Hacker News new | ask | show | jobs
by jgehring 3327 days ago
Yes, there have been a couple of attempts to use CNNs for translation already, but none of them outperformed big and well-tuned LSTM systems. We propose an architecture that is fast to run, easy to optimize and can scale to big networks, and could thus be used as a base architecture for future research.

There are a couple of contributions in the paper (https://arxiv.org/abs/1705.03122) apart from demonstrating the feasibility of CNNs for translation, e.g. the multi-hop attention in combination with a CNN language model, the wiring of the CNN encoder[1], or an initialization scheme for GLUs that, when combined with appropriate scaling for residual connections, enables the training of very deep networks without batch normalization.

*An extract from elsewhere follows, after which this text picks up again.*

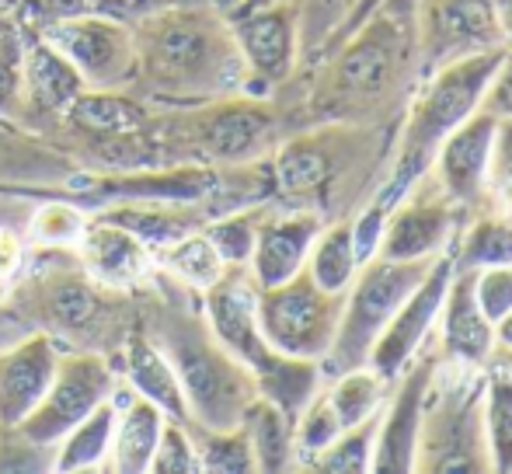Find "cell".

[1] In previous work (https://arxiv.org/abs/1611.02344), we required two CNNs in the encoder: one for the keys (dot products) and one for the values (decoder input).

1 comments

> there have been a couple of attempts to use CNNs for translation already, but none of them outperformed big and well-tuned LSTM systems

It is true that QRNN had results on mostly small-scale benchmarks, but it seemed that Bytenet especially the second version had SOTA results both for language models with characters and for machine translation with characters on the same large-scale En-De WMT task that is used in this paper.

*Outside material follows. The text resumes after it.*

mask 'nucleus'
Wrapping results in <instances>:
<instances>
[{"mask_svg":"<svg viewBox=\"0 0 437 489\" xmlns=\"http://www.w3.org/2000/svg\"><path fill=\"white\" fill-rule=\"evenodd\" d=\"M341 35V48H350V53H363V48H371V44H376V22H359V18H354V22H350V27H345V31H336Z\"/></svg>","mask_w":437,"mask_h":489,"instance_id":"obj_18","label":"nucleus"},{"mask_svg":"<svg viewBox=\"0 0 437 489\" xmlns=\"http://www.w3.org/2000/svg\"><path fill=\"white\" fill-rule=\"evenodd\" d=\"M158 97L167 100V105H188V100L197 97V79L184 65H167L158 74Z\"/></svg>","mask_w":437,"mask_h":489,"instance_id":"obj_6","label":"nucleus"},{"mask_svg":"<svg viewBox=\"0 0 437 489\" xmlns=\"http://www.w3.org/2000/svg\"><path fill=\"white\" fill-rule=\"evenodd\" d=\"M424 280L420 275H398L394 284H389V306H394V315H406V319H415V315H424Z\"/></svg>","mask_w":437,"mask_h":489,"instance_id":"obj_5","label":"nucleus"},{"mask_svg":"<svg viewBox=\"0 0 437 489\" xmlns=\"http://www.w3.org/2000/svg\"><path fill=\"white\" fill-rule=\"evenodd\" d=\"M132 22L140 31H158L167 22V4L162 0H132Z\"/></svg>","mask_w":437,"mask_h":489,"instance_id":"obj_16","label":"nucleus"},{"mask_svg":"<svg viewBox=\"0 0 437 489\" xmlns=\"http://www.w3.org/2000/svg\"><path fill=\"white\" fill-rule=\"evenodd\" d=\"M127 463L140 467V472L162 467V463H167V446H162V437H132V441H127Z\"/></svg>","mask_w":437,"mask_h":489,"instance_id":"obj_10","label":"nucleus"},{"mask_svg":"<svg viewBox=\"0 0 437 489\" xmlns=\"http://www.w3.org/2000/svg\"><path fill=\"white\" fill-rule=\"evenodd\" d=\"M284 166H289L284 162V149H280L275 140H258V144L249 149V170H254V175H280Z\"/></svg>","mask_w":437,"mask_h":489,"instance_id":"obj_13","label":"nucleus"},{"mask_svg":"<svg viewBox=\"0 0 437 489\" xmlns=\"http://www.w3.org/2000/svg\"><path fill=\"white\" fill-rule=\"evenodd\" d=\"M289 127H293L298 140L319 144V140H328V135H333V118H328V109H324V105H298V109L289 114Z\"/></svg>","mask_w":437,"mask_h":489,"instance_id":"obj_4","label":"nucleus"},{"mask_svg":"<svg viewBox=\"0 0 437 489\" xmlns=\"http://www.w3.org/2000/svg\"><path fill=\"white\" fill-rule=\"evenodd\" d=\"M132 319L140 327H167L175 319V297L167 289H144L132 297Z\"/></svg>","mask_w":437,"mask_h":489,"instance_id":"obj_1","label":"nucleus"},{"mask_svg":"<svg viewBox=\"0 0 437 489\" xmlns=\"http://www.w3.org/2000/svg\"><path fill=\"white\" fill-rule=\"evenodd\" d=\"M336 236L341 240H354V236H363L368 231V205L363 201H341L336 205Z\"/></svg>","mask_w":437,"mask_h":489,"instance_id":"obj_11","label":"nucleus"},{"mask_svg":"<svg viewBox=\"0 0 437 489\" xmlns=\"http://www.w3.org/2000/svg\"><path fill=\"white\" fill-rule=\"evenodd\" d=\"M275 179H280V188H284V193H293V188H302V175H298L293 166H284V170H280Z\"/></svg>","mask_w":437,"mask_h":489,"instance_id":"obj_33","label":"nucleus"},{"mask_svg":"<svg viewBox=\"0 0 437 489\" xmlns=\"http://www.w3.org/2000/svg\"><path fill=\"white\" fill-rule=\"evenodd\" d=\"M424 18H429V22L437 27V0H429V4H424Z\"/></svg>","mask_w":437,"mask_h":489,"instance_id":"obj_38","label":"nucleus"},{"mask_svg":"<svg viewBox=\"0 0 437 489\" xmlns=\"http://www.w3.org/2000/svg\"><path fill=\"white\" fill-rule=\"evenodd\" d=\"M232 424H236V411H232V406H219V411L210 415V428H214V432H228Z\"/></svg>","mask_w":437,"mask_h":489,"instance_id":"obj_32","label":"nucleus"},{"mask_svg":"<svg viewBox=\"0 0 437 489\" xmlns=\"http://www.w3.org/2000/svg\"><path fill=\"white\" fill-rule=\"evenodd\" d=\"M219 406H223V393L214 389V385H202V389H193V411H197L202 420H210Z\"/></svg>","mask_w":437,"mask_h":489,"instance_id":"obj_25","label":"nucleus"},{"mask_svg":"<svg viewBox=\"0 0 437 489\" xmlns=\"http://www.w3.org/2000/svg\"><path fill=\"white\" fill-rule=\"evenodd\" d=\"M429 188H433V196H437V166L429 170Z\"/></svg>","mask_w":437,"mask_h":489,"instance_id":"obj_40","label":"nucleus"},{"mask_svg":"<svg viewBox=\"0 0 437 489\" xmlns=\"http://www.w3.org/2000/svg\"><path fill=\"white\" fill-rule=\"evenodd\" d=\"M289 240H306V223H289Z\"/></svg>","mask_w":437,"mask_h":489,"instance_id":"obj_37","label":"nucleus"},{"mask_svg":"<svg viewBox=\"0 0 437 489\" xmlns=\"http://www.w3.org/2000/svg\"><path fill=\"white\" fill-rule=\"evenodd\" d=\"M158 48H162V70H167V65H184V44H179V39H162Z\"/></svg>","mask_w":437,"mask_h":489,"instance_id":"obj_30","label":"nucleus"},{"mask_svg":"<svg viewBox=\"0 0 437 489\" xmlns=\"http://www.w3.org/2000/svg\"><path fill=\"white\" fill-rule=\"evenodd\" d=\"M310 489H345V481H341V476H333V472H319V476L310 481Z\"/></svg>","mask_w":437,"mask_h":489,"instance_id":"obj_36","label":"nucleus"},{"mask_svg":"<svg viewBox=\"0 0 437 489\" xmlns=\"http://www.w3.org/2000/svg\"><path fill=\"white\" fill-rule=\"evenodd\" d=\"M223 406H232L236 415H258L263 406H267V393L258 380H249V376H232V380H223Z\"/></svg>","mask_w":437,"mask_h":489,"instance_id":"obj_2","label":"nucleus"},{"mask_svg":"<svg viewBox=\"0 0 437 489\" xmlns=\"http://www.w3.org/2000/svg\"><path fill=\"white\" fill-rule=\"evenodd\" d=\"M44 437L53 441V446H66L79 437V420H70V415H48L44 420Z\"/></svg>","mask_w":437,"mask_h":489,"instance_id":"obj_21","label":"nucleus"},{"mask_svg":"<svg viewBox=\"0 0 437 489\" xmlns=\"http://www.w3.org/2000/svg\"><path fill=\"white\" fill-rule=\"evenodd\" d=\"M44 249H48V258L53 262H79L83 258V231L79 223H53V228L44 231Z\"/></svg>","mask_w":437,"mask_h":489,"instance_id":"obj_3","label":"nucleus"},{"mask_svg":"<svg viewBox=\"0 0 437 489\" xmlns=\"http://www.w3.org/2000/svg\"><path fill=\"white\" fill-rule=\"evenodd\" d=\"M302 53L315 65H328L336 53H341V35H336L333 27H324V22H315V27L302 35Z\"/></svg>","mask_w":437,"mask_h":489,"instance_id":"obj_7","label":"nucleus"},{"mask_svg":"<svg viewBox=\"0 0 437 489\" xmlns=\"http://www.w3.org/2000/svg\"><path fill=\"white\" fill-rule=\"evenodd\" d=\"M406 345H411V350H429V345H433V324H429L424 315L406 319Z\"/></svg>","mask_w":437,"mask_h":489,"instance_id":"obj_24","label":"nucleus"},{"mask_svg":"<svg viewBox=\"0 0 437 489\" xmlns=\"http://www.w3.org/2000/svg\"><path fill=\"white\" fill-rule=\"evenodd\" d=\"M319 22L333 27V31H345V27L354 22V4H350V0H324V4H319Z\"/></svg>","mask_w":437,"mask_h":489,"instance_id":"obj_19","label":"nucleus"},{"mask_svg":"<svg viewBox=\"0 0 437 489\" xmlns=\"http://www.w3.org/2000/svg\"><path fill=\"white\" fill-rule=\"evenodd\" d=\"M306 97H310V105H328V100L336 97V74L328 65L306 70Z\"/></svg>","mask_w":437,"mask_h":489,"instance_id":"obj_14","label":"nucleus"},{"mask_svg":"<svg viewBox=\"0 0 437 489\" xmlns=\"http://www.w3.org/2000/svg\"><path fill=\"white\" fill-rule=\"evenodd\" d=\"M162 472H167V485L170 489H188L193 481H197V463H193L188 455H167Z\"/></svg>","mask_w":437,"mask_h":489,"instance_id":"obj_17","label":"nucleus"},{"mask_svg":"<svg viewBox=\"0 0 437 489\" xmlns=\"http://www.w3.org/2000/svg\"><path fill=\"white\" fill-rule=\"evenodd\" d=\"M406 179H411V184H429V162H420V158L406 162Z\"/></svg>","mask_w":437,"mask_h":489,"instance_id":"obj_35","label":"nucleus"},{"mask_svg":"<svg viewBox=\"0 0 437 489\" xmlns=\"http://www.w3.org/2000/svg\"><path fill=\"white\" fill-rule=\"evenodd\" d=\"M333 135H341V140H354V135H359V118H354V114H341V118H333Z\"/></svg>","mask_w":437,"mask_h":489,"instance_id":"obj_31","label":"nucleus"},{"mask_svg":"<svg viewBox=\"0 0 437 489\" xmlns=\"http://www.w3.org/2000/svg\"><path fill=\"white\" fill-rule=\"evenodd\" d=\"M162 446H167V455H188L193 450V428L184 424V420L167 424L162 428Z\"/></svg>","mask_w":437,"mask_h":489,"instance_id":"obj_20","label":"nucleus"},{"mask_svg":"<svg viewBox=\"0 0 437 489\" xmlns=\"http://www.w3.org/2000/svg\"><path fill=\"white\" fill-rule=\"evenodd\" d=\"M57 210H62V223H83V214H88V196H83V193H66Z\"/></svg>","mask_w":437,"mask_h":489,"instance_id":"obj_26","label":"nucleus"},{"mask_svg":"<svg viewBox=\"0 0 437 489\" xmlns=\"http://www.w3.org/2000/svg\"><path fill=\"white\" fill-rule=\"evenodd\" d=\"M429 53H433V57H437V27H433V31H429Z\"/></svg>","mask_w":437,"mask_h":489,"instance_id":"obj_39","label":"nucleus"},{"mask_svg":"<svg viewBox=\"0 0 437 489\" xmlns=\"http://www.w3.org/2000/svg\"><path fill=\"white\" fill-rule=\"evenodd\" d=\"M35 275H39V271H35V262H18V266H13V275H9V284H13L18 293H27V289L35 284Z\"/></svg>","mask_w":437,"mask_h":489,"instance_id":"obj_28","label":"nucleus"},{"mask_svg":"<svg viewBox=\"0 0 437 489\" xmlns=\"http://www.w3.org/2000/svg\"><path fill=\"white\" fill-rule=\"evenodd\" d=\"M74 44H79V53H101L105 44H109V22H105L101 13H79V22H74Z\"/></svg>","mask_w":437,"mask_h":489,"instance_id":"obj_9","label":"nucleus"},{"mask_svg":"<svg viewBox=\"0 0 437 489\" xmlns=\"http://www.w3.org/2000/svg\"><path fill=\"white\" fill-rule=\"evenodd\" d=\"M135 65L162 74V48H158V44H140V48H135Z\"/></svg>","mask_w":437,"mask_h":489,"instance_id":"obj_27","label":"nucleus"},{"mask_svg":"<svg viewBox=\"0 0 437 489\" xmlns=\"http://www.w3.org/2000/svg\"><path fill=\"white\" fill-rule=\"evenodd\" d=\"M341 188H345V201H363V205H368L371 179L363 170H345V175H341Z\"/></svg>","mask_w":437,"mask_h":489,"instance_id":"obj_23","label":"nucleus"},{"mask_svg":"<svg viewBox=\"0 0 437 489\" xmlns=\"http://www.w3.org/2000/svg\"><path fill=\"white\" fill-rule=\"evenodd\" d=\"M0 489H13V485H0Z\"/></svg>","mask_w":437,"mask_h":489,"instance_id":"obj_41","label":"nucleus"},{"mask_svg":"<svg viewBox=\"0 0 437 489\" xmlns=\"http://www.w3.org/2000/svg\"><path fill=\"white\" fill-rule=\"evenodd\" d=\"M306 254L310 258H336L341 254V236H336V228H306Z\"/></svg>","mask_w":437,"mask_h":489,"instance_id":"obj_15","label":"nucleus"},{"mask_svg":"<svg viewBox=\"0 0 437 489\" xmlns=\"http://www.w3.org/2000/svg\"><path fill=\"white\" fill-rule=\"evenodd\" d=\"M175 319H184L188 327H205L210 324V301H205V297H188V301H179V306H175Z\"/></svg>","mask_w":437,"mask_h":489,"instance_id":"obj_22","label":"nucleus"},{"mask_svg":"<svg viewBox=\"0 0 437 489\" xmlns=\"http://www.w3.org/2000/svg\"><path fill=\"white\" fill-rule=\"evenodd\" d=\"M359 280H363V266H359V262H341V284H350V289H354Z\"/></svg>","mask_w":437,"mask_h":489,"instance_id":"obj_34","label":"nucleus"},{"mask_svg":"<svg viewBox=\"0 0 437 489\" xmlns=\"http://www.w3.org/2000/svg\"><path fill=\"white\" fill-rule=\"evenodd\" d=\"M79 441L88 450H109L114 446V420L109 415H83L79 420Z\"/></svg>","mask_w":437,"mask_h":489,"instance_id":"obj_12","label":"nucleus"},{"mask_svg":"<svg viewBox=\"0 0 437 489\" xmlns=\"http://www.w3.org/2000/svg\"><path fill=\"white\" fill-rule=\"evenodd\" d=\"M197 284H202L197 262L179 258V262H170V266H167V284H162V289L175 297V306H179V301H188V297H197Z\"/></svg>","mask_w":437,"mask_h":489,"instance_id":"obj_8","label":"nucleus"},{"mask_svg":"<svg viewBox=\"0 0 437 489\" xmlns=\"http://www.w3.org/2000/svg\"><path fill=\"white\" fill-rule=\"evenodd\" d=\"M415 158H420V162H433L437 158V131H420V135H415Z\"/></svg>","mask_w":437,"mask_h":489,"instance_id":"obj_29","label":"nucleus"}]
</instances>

MT with characters, with regards to ordering, structure, etc, is potentially much harder than with words or word-pieces, since the encoded sequences are 5 or 6 times longer on average, and the meanings of words need to be built up from individual characters.

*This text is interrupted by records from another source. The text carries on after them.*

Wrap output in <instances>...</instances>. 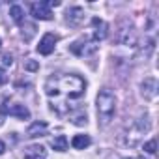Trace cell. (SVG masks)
<instances>
[{
  "instance_id": "7a4b0ae2",
  "label": "cell",
  "mask_w": 159,
  "mask_h": 159,
  "mask_svg": "<svg viewBox=\"0 0 159 159\" xmlns=\"http://www.w3.org/2000/svg\"><path fill=\"white\" fill-rule=\"evenodd\" d=\"M96 107H98V114L103 125H107L112 120L114 109H116V98L109 92V90H101L96 98Z\"/></svg>"
},
{
  "instance_id": "5bb4252c",
  "label": "cell",
  "mask_w": 159,
  "mask_h": 159,
  "mask_svg": "<svg viewBox=\"0 0 159 159\" xmlns=\"http://www.w3.org/2000/svg\"><path fill=\"white\" fill-rule=\"evenodd\" d=\"M71 122H73V124H77V125H84V124H86V112H83V111H81L77 116H71Z\"/></svg>"
},
{
  "instance_id": "44dd1931",
  "label": "cell",
  "mask_w": 159,
  "mask_h": 159,
  "mask_svg": "<svg viewBox=\"0 0 159 159\" xmlns=\"http://www.w3.org/2000/svg\"><path fill=\"white\" fill-rule=\"evenodd\" d=\"M0 45H2V41H0Z\"/></svg>"
},
{
  "instance_id": "ffe728a7",
  "label": "cell",
  "mask_w": 159,
  "mask_h": 159,
  "mask_svg": "<svg viewBox=\"0 0 159 159\" xmlns=\"http://www.w3.org/2000/svg\"><path fill=\"white\" fill-rule=\"evenodd\" d=\"M0 125H2V120H0Z\"/></svg>"
},
{
  "instance_id": "4fadbf2b",
  "label": "cell",
  "mask_w": 159,
  "mask_h": 159,
  "mask_svg": "<svg viewBox=\"0 0 159 159\" xmlns=\"http://www.w3.org/2000/svg\"><path fill=\"white\" fill-rule=\"evenodd\" d=\"M10 15H11V19H13L17 25H21L23 19H25V13H23V8H21V6H11Z\"/></svg>"
},
{
  "instance_id": "9a60e30c",
  "label": "cell",
  "mask_w": 159,
  "mask_h": 159,
  "mask_svg": "<svg viewBox=\"0 0 159 159\" xmlns=\"http://www.w3.org/2000/svg\"><path fill=\"white\" fill-rule=\"evenodd\" d=\"M0 62H2L4 66H11V64H13V56H11V52H2V54H0Z\"/></svg>"
},
{
  "instance_id": "3957f363",
  "label": "cell",
  "mask_w": 159,
  "mask_h": 159,
  "mask_svg": "<svg viewBox=\"0 0 159 159\" xmlns=\"http://www.w3.org/2000/svg\"><path fill=\"white\" fill-rule=\"evenodd\" d=\"M56 41H58V38L54 36V34H45L41 39H39V45H38V52L39 54H43V56H49L52 51H54V47H56Z\"/></svg>"
},
{
  "instance_id": "9c48e42d",
  "label": "cell",
  "mask_w": 159,
  "mask_h": 159,
  "mask_svg": "<svg viewBox=\"0 0 159 159\" xmlns=\"http://www.w3.org/2000/svg\"><path fill=\"white\" fill-rule=\"evenodd\" d=\"M8 114L13 116V118H19V120H28L30 118V111L25 105H13V107H10Z\"/></svg>"
},
{
  "instance_id": "52a82bcc",
  "label": "cell",
  "mask_w": 159,
  "mask_h": 159,
  "mask_svg": "<svg viewBox=\"0 0 159 159\" xmlns=\"http://www.w3.org/2000/svg\"><path fill=\"white\" fill-rule=\"evenodd\" d=\"M155 94H157V81L152 79V77L144 79V83H142V96L146 99H153Z\"/></svg>"
},
{
  "instance_id": "ba28073f",
  "label": "cell",
  "mask_w": 159,
  "mask_h": 159,
  "mask_svg": "<svg viewBox=\"0 0 159 159\" xmlns=\"http://www.w3.org/2000/svg\"><path fill=\"white\" fill-rule=\"evenodd\" d=\"M47 135V124L45 122H34L28 129H26V137L36 139V137H43Z\"/></svg>"
},
{
  "instance_id": "5b68a950",
  "label": "cell",
  "mask_w": 159,
  "mask_h": 159,
  "mask_svg": "<svg viewBox=\"0 0 159 159\" xmlns=\"http://www.w3.org/2000/svg\"><path fill=\"white\" fill-rule=\"evenodd\" d=\"M25 159H47V150L41 144H32L25 148Z\"/></svg>"
},
{
  "instance_id": "7c38bea8",
  "label": "cell",
  "mask_w": 159,
  "mask_h": 159,
  "mask_svg": "<svg viewBox=\"0 0 159 159\" xmlns=\"http://www.w3.org/2000/svg\"><path fill=\"white\" fill-rule=\"evenodd\" d=\"M51 146H52L56 152H66V150H67V139H66L64 135H58V137H54V139L51 140Z\"/></svg>"
},
{
  "instance_id": "6da1fadb",
  "label": "cell",
  "mask_w": 159,
  "mask_h": 159,
  "mask_svg": "<svg viewBox=\"0 0 159 159\" xmlns=\"http://www.w3.org/2000/svg\"><path fill=\"white\" fill-rule=\"evenodd\" d=\"M84 86H86L84 81L79 75H66L60 79L51 77L45 84V94L52 98V96H58L60 90H66L69 98H81L84 94Z\"/></svg>"
},
{
  "instance_id": "277c9868",
  "label": "cell",
  "mask_w": 159,
  "mask_h": 159,
  "mask_svg": "<svg viewBox=\"0 0 159 159\" xmlns=\"http://www.w3.org/2000/svg\"><path fill=\"white\" fill-rule=\"evenodd\" d=\"M30 13L34 15V19H39V21H51L52 19V13H51L47 2H34L30 6Z\"/></svg>"
},
{
  "instance_id": "e0dca14e",
  "label": "cell",
  "mask_w": 159,
  "mask_h": 159,
  "mask_svg": "<svg viewBox=\"0 0 159 159\" xmlns=\"http://www.w3.org/2000/svg\"><path fill=\"white\" fill-rule=\"evenodd\" d=\"M144 150H146L148 153H155V140L146 142V144H144Z\"/></svg>"
},
{
  "instance_id": "d6986e66",
  "label": "cell",
  "mask_w": 159,
  "mask_h": 159,
  "mask_svg": "<svg viewBox=\"0 0 159 159\" xmlns=\"http://www.w3.org/2000/svg\"><path fill=\"white\" fill-rule=\"evenodd\" d=\"M4 152H6V144H4V142H2V140H0V155H2V153H4Z\"/></svg>"
},
{
  "instance_id": "30bf717a",
  "label": "cell",
  "mask_w": 159,
  "mask_h": 159,
  "mask_svg": "<svg viewBox=\"0 0 159 159\" xmlns=\"http://www.w3.org/2000/svg\"><path fill=\"white\" fill-rule=\"evenodd\" d=\"M92 144V139L88 137V135H75L73 139H71V146L75 148V150H84V148H88Z\"/></svg>"
},
{
  "instance_id": "ac0fdd59",
  "label": "cell",
  "mask_w": 159,
  "mask_h": 159,
  "mask_svg": "<svg viewBox=\"0 0 159 159\" xmlns=\"http://www.w3.org/2000/svg\"><path fill=\"white\" fill-rule=\"evenodd\" d=\"M6 83H8V75H6L4 69H0V86H4Z\"/></svg>"
},
{
  "instance_id": "8992f818",
  "label": "cell",
  "mask_w": 159,
  "mask_h": 159,
  "mask_svg": "<svg viewBox=\"0 0 159 159\" xmlns=\"http://www.w3.org/2000/svg\"><path fill=\"white\" fill-rule=\"evenodd\" d=\"M66 21L71 26H79V25L84 21V11L81 8H69L67 13H66Z\"/></svg>"
},
{
  "instance_id": "2e32d148",
  "label": "cell",
  "mask_w": 159,
  "mask_h": 159,
  "mask_svg": "<svg viewBox=\"0 0 159 159\" xmlns=\"http://www.w3.org/2000/svg\"><path fill=\"white\" fill-rule=\"evenodd\" d=\"M25 69H28V71H38V69H39V64L34 62V60H28V62L25 64Z\"/></svg>"
},
{
  "instance_id": "8fae6325",
  "label": "cell",
  "mask_w": 159,
  "mask_h": 159,
  "mask_svg": "<svg viewBox=\"0 0 159 159\" xmlns=\"http://www.w3.org/2000/svg\"><path fill=\"white\" fill-rule=\"evenodd\" d=\"M92 25L96 26V32H94V38L96 39H105L107 38V23L101 21V19H94Z\"/></svg>"
}]
</instances>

Yes, ByteNet v2 outperforms LSTMs on characters but not on word pieces. It would be interesting to see how our model performs on characters, especially when scaled up to the size of ByteNet (30+30 layers) and also how ByteNet performs on BPE codes. I think that character-level NMT is definitely interesting and worth investigating, but from a practical point of view it makes sense to choose a representation that achieves the maximum translation accuracy and speed.